[SUPPLIED PASSAGE]
Segment Open

She was beautiful and alluring. He was ugly and crippled. Their marriage had been arranged and she resented it. She began sleeping with his brother, and he caught them in a net — literally. Having caught them, he exposed them to public shame.
In rough outline this was the story of Greek god and goddess, Hephaestus and Aphrodite. He was variously associated with blacksmiths, craftsmen, artisans, metallurgy, and fire. In short, he made tools and weapons. He was a god of technology. She was the goddess of beauty, love, and sexuality. She was the goddess of desire. Her affair had been with Ares, god of war and Hephaestus’ own brother. Although sorting out the different accounts on this point is difficult, in some versions of the story Eros, god of sexual desire and love, is born of the union of Hephaestus and Aphrodite; in others he is the child of Aphrodite and Ares. Hephaestus is also regarded as the creator of Pandora and her infamous box. It was also out of Hephaestus’ furnace that Prometheus stole fire to give to humanity and it was Hephaestus in turn who is called upon by Zeus to forge the chains that bind Prometheus to his eternal fate.
Say what you will about the Greeks and their gods with their sordid sex lives and petty rivalries, their stories certainly had a way of touching the universal. In the stories surrounding Hephaestus there is laid out for us a vision of technology in its various relationships to love, sex, beauty, war, disaster, hubris, death, and desire.
It was no doubt the image of Hephaestus, crippled from birth, that inspired the quip, “Technology is a god that limps.” And while I would be stretching the details of the story to say that he fashioned a prosthetic for himself — he was technically missing no limbs — he did nonetheless fashion crutches and other instruments to help him move about when needed, certainly extensions of himself in some sense. In the image of Hephaestus then, my posts “A God That Limps” and “Prosthetic Gods” are linked. I did not set out to write a triptych of thematically linked posts, but having written the first two and then recognizing the symbolic significance of Hephaestus, I felt compelled to tie them together with this last reflection.
Embedded in these ancient myths is another answer to the question that began these reflections: “Why do we react so defensively when we hear someone criticize our technologies?” The metaphor of technology as prosthesis suggests that our defensiveness has its roots in our identification with our technologies. The best of them become a part of us. The network of myths surrounding Hephaestus suggests that our defensiveness lies in the complicity of our technologies with our most deeply and passionately held desires.

Segment Closed

[WORK TASK]
Quote everything in the Hephaestus essay from "Embedded in these" down to "passionately held desires.", word for word.

[Dataset items]
Segment Open

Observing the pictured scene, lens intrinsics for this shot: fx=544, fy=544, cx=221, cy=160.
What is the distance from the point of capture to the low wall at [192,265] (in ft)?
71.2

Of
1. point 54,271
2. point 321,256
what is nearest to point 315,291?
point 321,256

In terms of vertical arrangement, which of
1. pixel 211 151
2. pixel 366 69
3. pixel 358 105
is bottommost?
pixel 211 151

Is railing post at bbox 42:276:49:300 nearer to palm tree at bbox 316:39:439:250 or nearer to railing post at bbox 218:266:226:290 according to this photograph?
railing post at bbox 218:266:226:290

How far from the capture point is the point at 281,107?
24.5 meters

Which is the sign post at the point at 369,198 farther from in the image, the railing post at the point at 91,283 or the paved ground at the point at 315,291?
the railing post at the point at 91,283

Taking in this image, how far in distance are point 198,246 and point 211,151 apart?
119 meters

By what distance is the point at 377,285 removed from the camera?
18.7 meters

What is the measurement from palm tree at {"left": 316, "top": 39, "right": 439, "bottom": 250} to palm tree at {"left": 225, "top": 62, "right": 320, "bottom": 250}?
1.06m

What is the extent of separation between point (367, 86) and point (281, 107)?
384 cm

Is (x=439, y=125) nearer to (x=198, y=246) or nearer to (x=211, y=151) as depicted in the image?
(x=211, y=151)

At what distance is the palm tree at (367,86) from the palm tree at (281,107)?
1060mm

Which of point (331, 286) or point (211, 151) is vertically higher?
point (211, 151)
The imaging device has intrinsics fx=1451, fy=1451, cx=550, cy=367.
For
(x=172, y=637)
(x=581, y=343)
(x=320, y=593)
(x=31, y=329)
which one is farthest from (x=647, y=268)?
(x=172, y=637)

Segment Closed

[EXERCISE RESULT]
Embedded in these ancient myths is another answer to the question that began these reflections: “Why do we react so defensively when we hear someone criticize our technologies?” The metaphor of technology as prosthesis suggests that our defensiveness has its roots in our identification with our technologies. The best of them become a part of us. The network of myths surrounding Hephaestus suggests that our defensiveness lies in the complicity of our technologies with our most deeply and passionately held desires.